A commitment by six European central banks to join forces and pump liquidity into the system for at least a year, coupled with a reduction in interest rates in Brazil and China, weaved its magic through all equities markets, adding tens of billions of dollars to investor wealth.
But it is magic that will be short lived unless a fix is found for the fiscal and political problems that face Europe. Speculation was rife yesterday that a solution will be revealed next week, but whether it will be enough to sort out the crippling debts and social unrest that is gripping Europe as a result of austerity measures to repay debts is yet to be seen.
Until the problems are sorted out, rallies like yesterday's will be nothing more than relief rallies buoyed by opportunistic short covering.
The brutal reality is trading volumes are still relatively thin as investors have spent the past six months cashing out of equities. (In Australia, the equities market has fallen more than 15 per cent since April, wiping billions of dollars of value from investor wealth).
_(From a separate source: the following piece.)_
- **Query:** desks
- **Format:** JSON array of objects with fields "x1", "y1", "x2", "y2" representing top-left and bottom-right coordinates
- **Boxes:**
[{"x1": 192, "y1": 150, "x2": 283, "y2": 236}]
The average value traded per day is down 23 per cent on last year.
The upshot is any above-average buying or selling has a violent impact on markets on the upside and downside.
Yesterday world markets rejoiced at the surprise announcement by six central banks that they would provide a liquidity lifeline until 2013. It then fuelled speculation that the European Community will come up with a palatable resolution next week.
If the solution is to pump more liquidity into the system it will increase the risk of an inflation bubble in 18 months.
For Australia, it will herald the peaking of the Australian dollar and a signal that the US dollar will resume its ascent, along with gold prices.
The latest bear market has caused a lot of collateral damage. Investors have lost a fortune, retirees have watched their retirement savings shrink and brokers have been decimated by reduced trades and therefore reduced brokerage.
The only real winners have been hedge funds and high frequency traders, who thrive on volatility by betting against the market using sophisticated algorithmic strategies. With ultra short-term strategies dominating short-term equity pricing it is no surprise that when momentum changes it has an extremely large influence on price.
As stockbroker Charlie Aitken recently remarked: "While the global fast money has a massive short-term influence, the simple fact is they hunt as a pack and take markets to extremes. They eventually crowd out their own positions and then when the unwinding starts, they realise they have been playing a game of pass the parcel with themselves."
Right now, an estimated 20 per cent of local trading is classified as short-term trades, including short selling, derivatives playing, dark pool trading and high frequency trading.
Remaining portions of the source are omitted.